Forests and forest products will continue to be important for rural economies in the South, said Dr. Dave Wear of the U.S. Department of Agriculture’s Forest Service.
Noting that the South produces more timber than any other "country" in the world, Wear, who is stationed at the Forest Service’s Southern Research Station in Research Triangle Park, N.C., said, "The South’s timber production won’t go away."
Wear said forest land is being taken up by urbanization but that some agricultural crop and pasture land is being replaced by forests.
He said nearly every acre of timber was harvested at one time or another and then gave way to agriculture. He suggested the shift from agriculture to forests is reversible, while the shift from agriculture or forests to urban areas is permanent.
As cities grow and if timber prices are strong, agricultural land would be moved to forests, he said.
"We’d get forests in different places," Wear said. "Urbanization is the dominant dynamic."
But as the South becomes more urbanized, the aesthetics of managed forests will become more important, one expert said.
"Because they can see it, people think they have a right to see an aesthetically pleasing forest," said Dr. Bill Rockwell of The Plum Line in St. Johns, Mich.

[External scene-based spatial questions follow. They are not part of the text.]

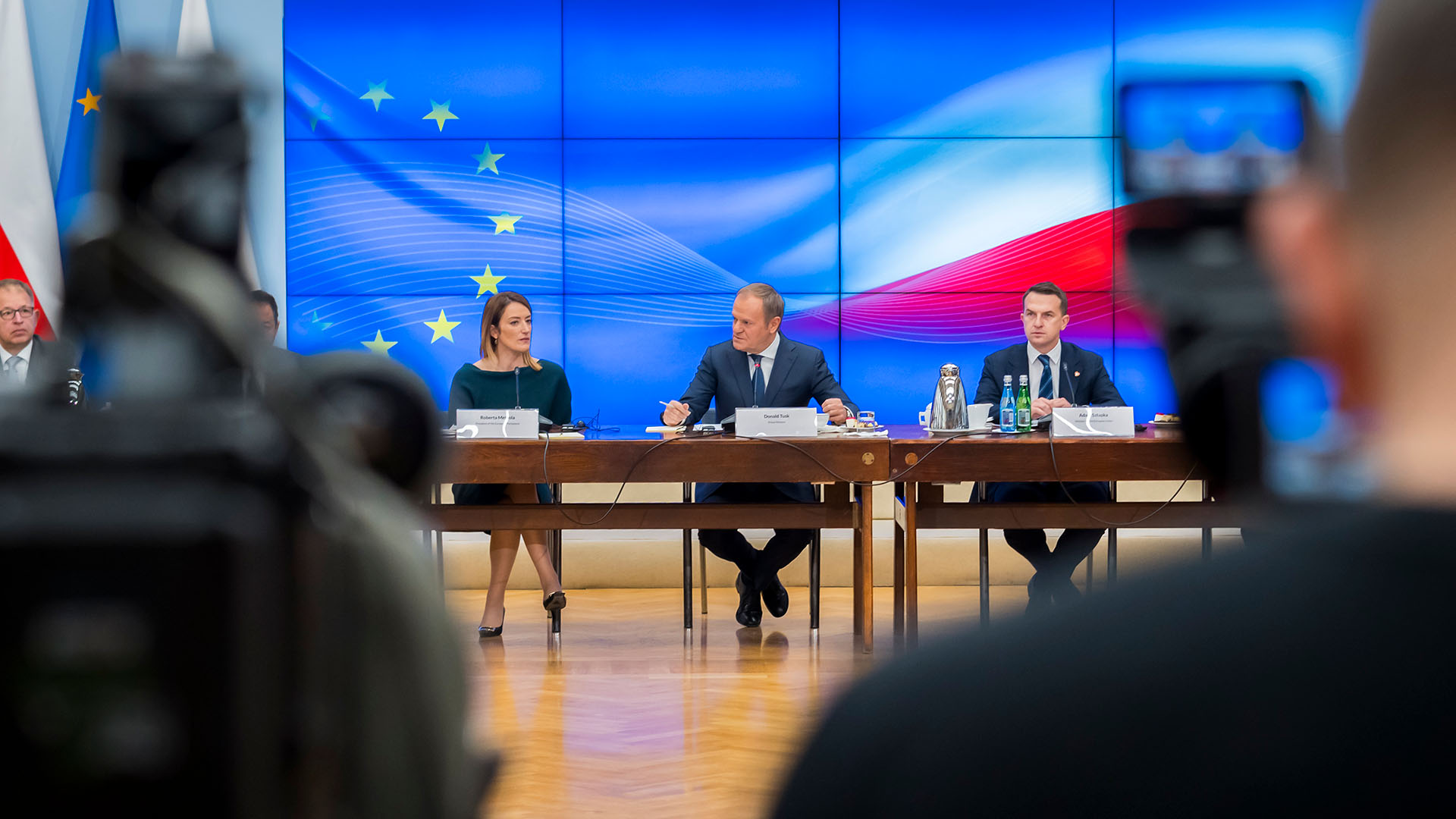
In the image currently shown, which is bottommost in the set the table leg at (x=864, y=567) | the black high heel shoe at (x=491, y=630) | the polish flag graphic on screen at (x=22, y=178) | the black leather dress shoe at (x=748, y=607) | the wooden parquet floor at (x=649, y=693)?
the wooden parquet floor at (x=649, y=693)

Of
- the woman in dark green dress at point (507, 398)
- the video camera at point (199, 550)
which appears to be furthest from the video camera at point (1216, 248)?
the woman in dark green dress at point (507, 398)

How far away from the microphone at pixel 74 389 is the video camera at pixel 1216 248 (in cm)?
46

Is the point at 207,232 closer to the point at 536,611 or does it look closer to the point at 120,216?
the point at 120,216

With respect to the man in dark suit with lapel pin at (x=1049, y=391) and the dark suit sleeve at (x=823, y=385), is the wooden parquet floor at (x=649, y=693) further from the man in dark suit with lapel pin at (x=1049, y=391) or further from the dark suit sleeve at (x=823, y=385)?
the dark suit sleeve at (x=823, y=385)

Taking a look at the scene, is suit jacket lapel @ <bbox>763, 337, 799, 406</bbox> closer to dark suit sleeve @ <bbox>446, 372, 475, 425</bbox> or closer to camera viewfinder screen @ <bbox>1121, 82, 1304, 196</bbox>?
dark suit sleeve @ <bbox>446, 372, 475, 425</bbox>

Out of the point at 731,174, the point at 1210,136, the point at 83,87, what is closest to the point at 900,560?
the point at 731,174

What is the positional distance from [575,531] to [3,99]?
11.6ft

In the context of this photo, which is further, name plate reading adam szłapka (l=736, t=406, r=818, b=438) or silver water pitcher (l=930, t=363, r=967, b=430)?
silver water pitcher (l=930, t=363, r=967, b=430)

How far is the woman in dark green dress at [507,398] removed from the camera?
423cm

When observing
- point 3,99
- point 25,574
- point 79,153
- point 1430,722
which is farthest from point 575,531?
point 1430,722

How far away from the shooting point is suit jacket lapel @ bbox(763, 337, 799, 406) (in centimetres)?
454

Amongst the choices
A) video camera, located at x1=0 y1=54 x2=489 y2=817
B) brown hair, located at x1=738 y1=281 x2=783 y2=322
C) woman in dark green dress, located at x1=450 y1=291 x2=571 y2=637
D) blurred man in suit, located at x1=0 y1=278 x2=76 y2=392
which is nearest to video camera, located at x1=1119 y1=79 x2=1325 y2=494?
video camera, located at x1=0 y1=54 x2=489 y2=817

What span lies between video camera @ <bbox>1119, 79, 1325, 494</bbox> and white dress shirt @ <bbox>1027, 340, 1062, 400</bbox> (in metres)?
3.96

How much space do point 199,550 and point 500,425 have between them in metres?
3.41
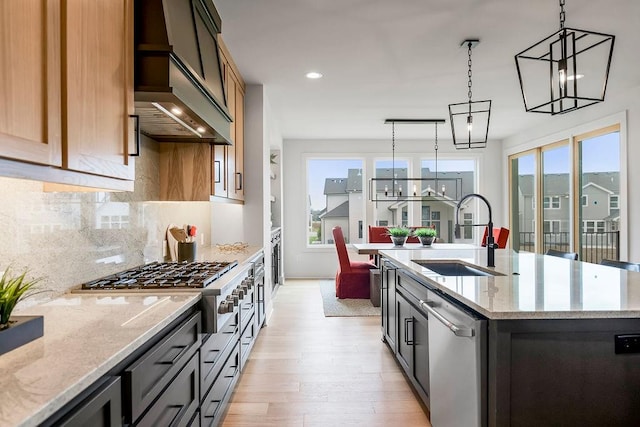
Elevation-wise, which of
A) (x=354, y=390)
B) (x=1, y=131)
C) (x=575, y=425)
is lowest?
(x=354, y=390)

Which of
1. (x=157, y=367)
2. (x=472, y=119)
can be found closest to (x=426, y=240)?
(x=472, y=119)

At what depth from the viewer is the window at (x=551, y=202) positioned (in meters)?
5.98

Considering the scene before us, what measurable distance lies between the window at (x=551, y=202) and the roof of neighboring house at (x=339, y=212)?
3397 millimetres

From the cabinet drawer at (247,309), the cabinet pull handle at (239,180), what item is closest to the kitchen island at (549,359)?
the cabinet drawer at (247,309)

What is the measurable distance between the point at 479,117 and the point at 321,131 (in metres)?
2.55

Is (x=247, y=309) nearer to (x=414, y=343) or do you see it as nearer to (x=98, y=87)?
(x=414, y=343)

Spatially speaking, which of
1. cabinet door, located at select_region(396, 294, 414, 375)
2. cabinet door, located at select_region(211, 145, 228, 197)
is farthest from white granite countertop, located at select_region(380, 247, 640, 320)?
cabinet door, located at select_region(211, 145, 228, 197)

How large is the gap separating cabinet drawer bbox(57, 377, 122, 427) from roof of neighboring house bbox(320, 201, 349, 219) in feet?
21.4

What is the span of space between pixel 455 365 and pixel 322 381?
4.67 feet

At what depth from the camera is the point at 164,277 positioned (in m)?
1.99

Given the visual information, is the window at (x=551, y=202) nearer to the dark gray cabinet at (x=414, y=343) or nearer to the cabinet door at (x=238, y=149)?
the dark gray cabinet at (x=414, y=343)

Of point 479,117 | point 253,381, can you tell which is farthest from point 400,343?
point 479,117

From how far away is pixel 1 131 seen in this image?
87 cm

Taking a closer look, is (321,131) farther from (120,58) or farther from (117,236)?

He said landowners and loggers should consider how their harvesting practices fit into the landscape.
Rockwell suggested improving the aesthetics of harvested land by selecting small areas for harvest, leaving curved boundaries between harvested and unharvested trees, and cutting treetops and other material left behind.
Dr. Kenneth Richards of Indiana University talked about climate change and policy options regarding greenhouse gas emissions.
"States have been leading the charge in reducing greenhouse gas emissions," he said.
Richards reported on his research that looked at how plants remove carbon from the atmosphere and store it in plant tissue. Carbon is one of the components of what are generally regarded as greenhouse gases, and removing carbon from the atmosphere reduces the presence of these gases and the global warming that results.
The Indiana University expert suggested that at some level government payments could subsidize forest lands to reduce carbon emissions in atmosphere.
In other presentations, Dr. Warren Flick, editor and publisher of Forest Tax Review in Athens, Ga., suggested federal tax law provides an opportunity to think of ecosystem management as an investment.
"Conservation is widely supported in federal tax law," he said.
Dr. Barbara McCutchan, director of enterprise stewardship and sustainability with MeadWestvaco in Stamford, Conn., said forest certification provides third-party credibility for forest management programs.
"Stewardship and sustainability are the price of participating in the market," she said.
Dr. Richard Vlosky, director of the LSU AgCenter’s Louisiana Forest Products Development Center, said forest certification came in response to clearcutting forests in the United States and illegally logging tropical hardwoods in other countries.
He said the industry needed third-party organizations to certify the companies are performing in an appropriate manner.
The management, not the land, is certified, Vlosky said.
Shupe said evaluations collected from the audience at the conference were "very positive." And he said the planning committee is considering conducting the conference every other year in conjunction with the LSU AgCenter’s Ag Outlook Conference held each winter.
In addition to the LSU AgCenter, sponsors of the event included the Southern Regional Extension Forester, the USDA Forest Service’s Southern Research Station, Boise Cascade Corp. LLC, Louisiana Forestry Association, Louisiana Society of American Foresters, The Nature Conservancy of Louisiana, Mockler Beverage Budweiser and the Louisiana Beer League.